How Google Creates Insanely Detailed 3D Worlds from Photographs

Ever wonder how Google manages to render everything from bushes and boulders to bridge trusses and skyscrapers in amazing three-dimensional detail? In this article, we’ll find out how. It involves a high-tech lawnmower, a lot of computing power, and thousands of terabytes of data.

Excuse Me, How Much Data?

Both Google Earth and Google Maps have incorporated basic two-dimensional imagery since they first launched in 2005. These top-down photographs come almost exclusively from satellites. Over the last 15 years, our interaction with this stunning perspective of the Earth has become so routine that it might not seem so impressive. We’ve become accustomed to being able to zoom in to meter-scale resolution just about anywhere on the planet from our phones.

Still, what’s going on beneath the hood and the sheer size of the numbers involved is jaw-dropping. Even the distant “pretty view” of the earth we see when zoomed all the way out is stitched together from something like 700,000 separate Landsat images totaling about 800 billion pixels (check out this great overview video). And that’s at the lowest zoom level.

There are 20 additional zoom levels beyond that capturing ever-increasing levels of detail across the globe. Zoomed in all the way, the full picture of the earth is more than 500 million pixels on a side and, even when compressed, corresponds to more than 25,000 terabytes of data (and you thought the Sony A7R IV’s piddly 61MP, 9,504 x 6,336 resolution was impressive). And that’s just for one zoom level. That’s “big data.”

Additionally, they try to update the imagery for major cities more than once a year and for other areas every couple of years. This both keeps the imagery up to date and retains an interactive historical record of how the Earth is changing over time. The end result is that they’re adding that much data to the repository again every year or two.
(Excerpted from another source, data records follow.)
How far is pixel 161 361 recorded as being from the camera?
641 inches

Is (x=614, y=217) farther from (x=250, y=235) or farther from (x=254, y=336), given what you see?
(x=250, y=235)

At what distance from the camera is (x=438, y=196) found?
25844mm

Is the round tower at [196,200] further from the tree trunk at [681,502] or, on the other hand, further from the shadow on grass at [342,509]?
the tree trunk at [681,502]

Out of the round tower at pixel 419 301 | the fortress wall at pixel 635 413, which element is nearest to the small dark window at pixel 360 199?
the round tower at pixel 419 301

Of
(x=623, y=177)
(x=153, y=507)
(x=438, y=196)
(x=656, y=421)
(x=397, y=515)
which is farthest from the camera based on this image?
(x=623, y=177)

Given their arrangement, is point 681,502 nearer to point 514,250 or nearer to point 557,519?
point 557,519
Creating Fantastical 3D Worlds

In recent years, you may have run across areas where far more detailed three-dimensional data and imagery are available. A map of these enhanced areas can be found here.
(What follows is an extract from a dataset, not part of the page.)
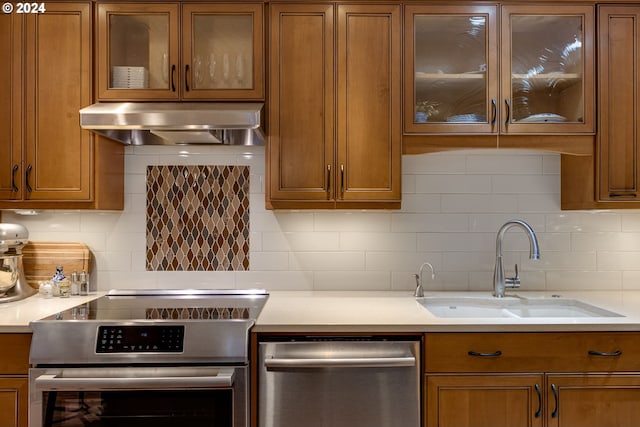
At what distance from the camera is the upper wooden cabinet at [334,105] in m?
2.29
I’ve personally lost more than a few hours exploring these virtual worlds from the comfort of my home office. Eventually, you start to wonder, though, how they do that. How do they create such finely detailed 3D models, down to the individual air conditioning vents and lawn chairs on the roofs of what must be thousands of skyscrapers in Hong Kong alone? It turns out that it’s all done from photographs and closely duplicates the way our own brains extract three-dimensional information about the world around us from our stereoscopic vision. So, not only do the textures come from imagery, but the 3D structure of a scene is extracted from images as well.

The process begins with a flight. Really, a whole bunch of them. A plane is taken up for a few hours at a time and flies a pattern that looks a lot like mowing a lawn, down and back, down and back. The plane has five different cameras mounted to it that snap pictures to the front, sides, back, and bottom throughout the flight, with each image referenced to a precise GPS location and camera angle.
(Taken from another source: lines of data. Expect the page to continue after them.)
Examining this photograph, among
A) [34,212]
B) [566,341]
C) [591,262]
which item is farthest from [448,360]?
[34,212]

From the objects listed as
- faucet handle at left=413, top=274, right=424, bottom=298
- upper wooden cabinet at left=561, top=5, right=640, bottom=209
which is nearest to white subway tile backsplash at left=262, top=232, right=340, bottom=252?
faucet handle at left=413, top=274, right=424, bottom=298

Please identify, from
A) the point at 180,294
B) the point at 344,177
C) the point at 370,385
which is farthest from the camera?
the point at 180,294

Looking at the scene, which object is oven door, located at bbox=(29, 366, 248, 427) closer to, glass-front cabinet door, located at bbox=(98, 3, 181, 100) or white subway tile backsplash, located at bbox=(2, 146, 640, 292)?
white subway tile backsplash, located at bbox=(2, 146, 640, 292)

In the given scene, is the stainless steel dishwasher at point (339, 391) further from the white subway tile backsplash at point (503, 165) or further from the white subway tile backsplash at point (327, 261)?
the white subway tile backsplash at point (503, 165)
The first step, then, is to run the images through a series of processing algorithms to remove haze, do basic color correction, and remove (most of the) cars and other transient items. But, how do you actually turn a bunch of pictures taken in different places and at different angles into a three-dimensional representation of the world? Let’s take a look.

Feature Extraction

The next step is to identify correlated features in each of the overlapping images. As an example, let’s assume we’ve taken pictures of an urban environment from three different viewpoints. The camera locations are shown at the lower left of the figure below as three colored circles.

Let’s pick out two points on the interior edges of the nearest skyscrapers as well as the fountain in the courtyard of the more distant building as features of interest. The three points are indicated by crosshairs in the image below, captured from the blue camera location.

In the inset at upper left, the camera position and effective field of view of the image are shown, as are rays extending from the location of the camera, through the image plane, and out to the features we’ve identified (the image plane is indicated by the surface of the small, darkened triangle at the camera origin). We know that the features marked by the crosshairs must lie along with those rays, but because we have only a 2D image, we don’t know how far from the camera the features are located. They could technically lie anywhere along the corresponding ray.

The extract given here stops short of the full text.